孝行息子と魚の物語

【大紀元日本5月25日】 北米の中華料理店では、シタビラメ「竜俐(long le)」を食材にした料理が華人たちの間で人気がある。魚肉は舌の上で溶けるように柔らかいが、なぜか片方しか肉がついていない。こげ茶色の一面に肉が付いているが、もう片方の白色の面には肉がほとんど付いていないのだ。なぜ片方しか肉が付いていないのだろうか? それには、ある伝説がある。

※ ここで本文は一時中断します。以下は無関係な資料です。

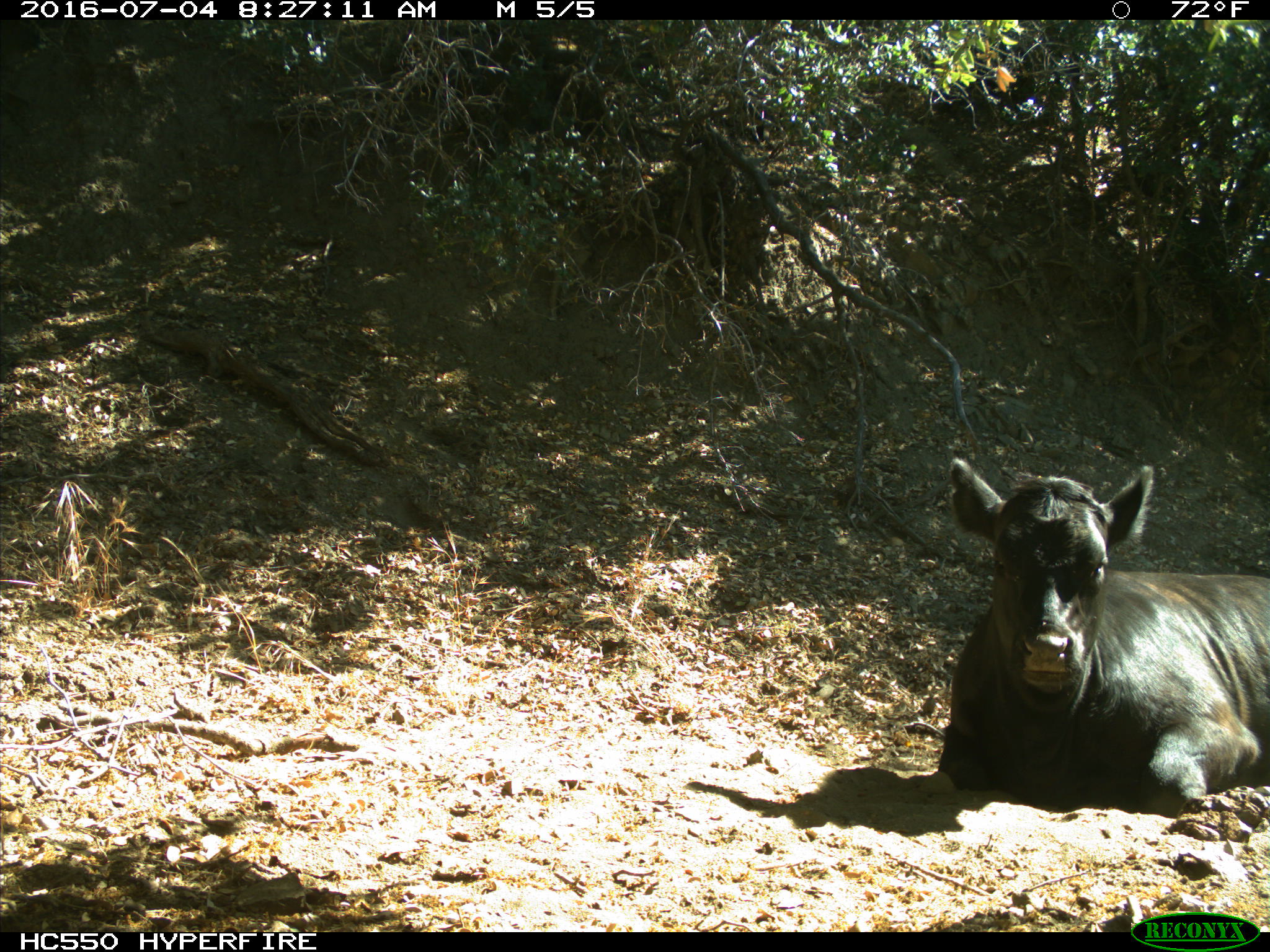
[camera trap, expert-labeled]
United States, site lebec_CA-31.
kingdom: Animalia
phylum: Chordata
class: Mammalia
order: Artiodactyla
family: Bovidae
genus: Bos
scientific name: Bos taurus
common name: domestic cow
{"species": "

昔、ある若者が目の不自由な母親と一緒に暮らしていた。体の弱い母親はいつも病気がちで、長年にわたってほとんど寝たきりの生活だった。ある年の冬、母親は何日もの間、食事をとらなかった。貧しい家計を支えるのに何の役にも立つことが出来ないと思い悩んでいた母親は、息子にとって自分はお荷物にほかにならないと思い、自ら食を断って死んでしまおうと決心したのだった。

それとは知らず、母親のことをとても心配した息子は、母親に食べたいものがあれば教えてくれるように哀願した。母親は、川の水が凍る冬には絶対に手に入らないだろうと思い、「魚が食べたい」と答えた。自分の命を救おうとしている息子を断念させようとしたのだ。

息子は、母親が魚を食べてくれたらきっと命が助かると思い、喜び勇んで川へ走って行った。しかし、氷に覆われた川の光景を見て、おもわず思い悩んだ。どうやって魚をとればよいのかと。

息子は、天と川の神様に向かって、氷が張っている川から魚が捕れるようにひたすら祈った。それから着ていた上着を開き、胸を氷の表面に付着させて、自らの体温で川の表面を溶かそうとした。彼の誠の真心と敬虔な祈りが神様に届いたのか、氷と雪は急速に溶け始め、しばらくすると、元気の良い一匹の鮮魚が氷の表面から跳び上がって来た。

今まで殺生したことのない善良な息子は、魚を抱いてこのようにささやいた。「お前の命を奪おうとは思わないが、母親を助けるために一面の肉だけをもらえないだろうか。」言い終わると、魚の側面から内臓を傷つけないように片面の肉だけを切り取り、またその魚を水の中に戻してやった。その後、この魚は「孝行の魚」と言われ、今では海外の華人たちの間で「竜俐」と呼ばれるようになったという。

その夜、息子は母親のために魚の肉を使った新鮮なスープをこしらえた。奇跡的なことに、母親はその魚のスープを飲んでから、体が日に日に回復し、目も再び見えるようになったという。

真に純粋で善の心を持ち、良い行いをすれば、最終的には良い結果が得られるということを教えている。